A estimativa é que no Distrito Federal existam cerca de 1500 pessoas realizando o trabalho de catação de, aproximadamente, 500 toneladas diárias, somente no lixão da Estrutural. Apesar de já terem o reconhecimento de sua atividade como categoria profissional no Código Brasileiro de Ocupações, muitos catadores continuam trabalhando na informalidade e não dispõem de condições adequadas para a realização de seu trabalho.

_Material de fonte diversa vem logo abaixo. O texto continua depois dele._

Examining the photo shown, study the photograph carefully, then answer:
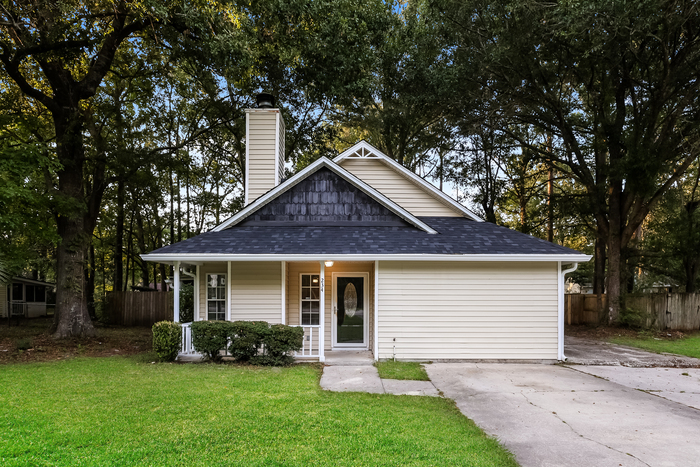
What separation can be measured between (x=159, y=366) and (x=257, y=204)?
15.0 ft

A maioria dos catadores são mulheres jovens, em idade reprodutiva, chefes de família, com uma média de quatro filhos, os quais muitos estão fora da escola e também trabalham nos lixões. Além disso, a baixa escolaridade, a falta de alimentação habitação e saneamento básico, a ausência e fragilidade das políticas públicas e o não acesso, por falta de conhecimento, à rede de serviços sociais demonstram a baixa qualidade de vida desses trabalhadores.

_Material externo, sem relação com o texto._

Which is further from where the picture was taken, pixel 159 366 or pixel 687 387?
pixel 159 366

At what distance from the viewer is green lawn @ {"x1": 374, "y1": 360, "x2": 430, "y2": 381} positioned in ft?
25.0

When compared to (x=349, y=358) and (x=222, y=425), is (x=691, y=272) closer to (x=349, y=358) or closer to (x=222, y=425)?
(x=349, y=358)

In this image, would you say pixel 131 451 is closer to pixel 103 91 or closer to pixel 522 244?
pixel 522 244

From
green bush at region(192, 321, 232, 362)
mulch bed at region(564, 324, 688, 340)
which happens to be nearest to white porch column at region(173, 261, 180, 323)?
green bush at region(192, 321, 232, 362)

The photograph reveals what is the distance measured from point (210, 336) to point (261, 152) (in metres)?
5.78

Ciente desse contexto, o Tribunal de Justiça do Distrito Federal e dos Territórios implementou ações de Responsabilidade Socioambiental, com estímulo à reflexão, conscientização e adoção de objetivos e ações concretas, dentre elas o Programa de Coleta Seletiva Solidária; e a celebração de um convênio com a Central das Cooperativas de Catadores de Material Reciclável de Brasília, destinando resíduos sólidos já separados a 17 cooperativas associadas.